GoPlotLib
My own stab at making a library for generating plots
Deflate Algorithm
General Flow
First, the LZ77 encoding algorithm is run on the binary file. The end result of that should be a file with a set of bytes with the raw values as well as the lengths and pointers encoded as well.
Then the Huffman encoding takes place, encoding for 0-288 with the following breakdown
- data other than the trees is packed from least to most significant bit
- the Huffman trees are packed most to least significant bit
| Number |
Value |
| 0-255 |
These values are used to encode raw bytes (i.e. literals not representing a reference back to an earlier string |
| 256 |
The end of a block. This means either that the next block is starting, or, if this block started with the last block bit, the end of the file. |
| 257-285 |
An 8-bit encoding of the length of the following match |
| 287-288 |
Reserved for future purposes. Shouldn't be used. |
There will also be a separate tree for encoding the distances.
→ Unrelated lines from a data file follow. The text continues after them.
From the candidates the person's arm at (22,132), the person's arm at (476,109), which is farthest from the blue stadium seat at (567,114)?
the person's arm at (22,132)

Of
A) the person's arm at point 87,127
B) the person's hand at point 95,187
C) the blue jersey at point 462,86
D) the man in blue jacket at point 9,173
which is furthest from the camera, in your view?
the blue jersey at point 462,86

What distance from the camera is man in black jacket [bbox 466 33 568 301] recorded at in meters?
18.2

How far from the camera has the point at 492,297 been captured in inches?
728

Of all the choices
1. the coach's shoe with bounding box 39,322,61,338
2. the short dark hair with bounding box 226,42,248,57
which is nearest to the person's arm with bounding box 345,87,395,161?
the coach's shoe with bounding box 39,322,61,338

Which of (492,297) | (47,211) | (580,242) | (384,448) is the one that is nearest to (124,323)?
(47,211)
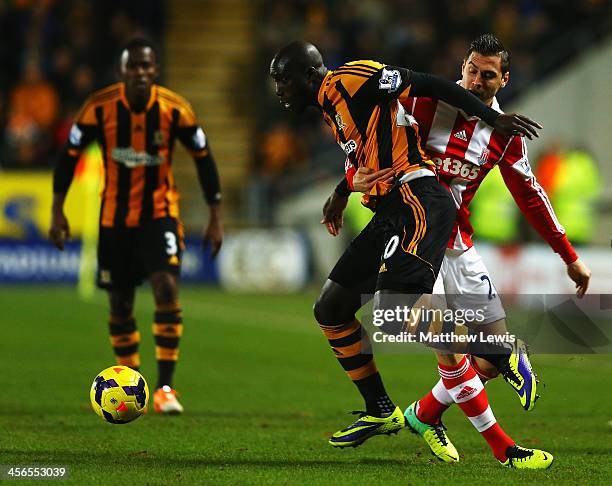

This results in the final form of each block as being
| ID |
Symbol Tree |
Distance Tree |
Compressed Data |
LZ77
Huffman Encoding
Using
| Char |
A |
B |
C |
D |
| Code |
10 |
0 |
110 |
111 |
Codes must follow two rules:
- All codes are lexographically ordered so that short codes are lexographically before long ones. I.e. if we have A represented by 2 bits and B represented by 1 bit, B should be 0 and A should be 10 because in a lexographic ordering, 0 is before 10. In this case, you can think about lexographic meaning that if you went bit by bit, you would find that if you sorted characters by which ones had the lowest (i.e. 0 instead of 1) first bit, then lowest second bit if the first bits match, and so on. In the example given, you would look at the first bit of B (which is 0) and the first bit of A (which is 1), you would put B first. When comparing A to C or D, you would see their first bits "match" so you would look at the second bit and see that A comes before C and D since its second bit is 0.
- All codes of equal length are ordered lexographically in the same ordering as the symbols they represent. In the case of our example, this means that since C and D are represented by 3 bits starting with 11, we would determine the third bit by ordering them alphabetically, since they represent letters, meaning that C = 110 and D = 111.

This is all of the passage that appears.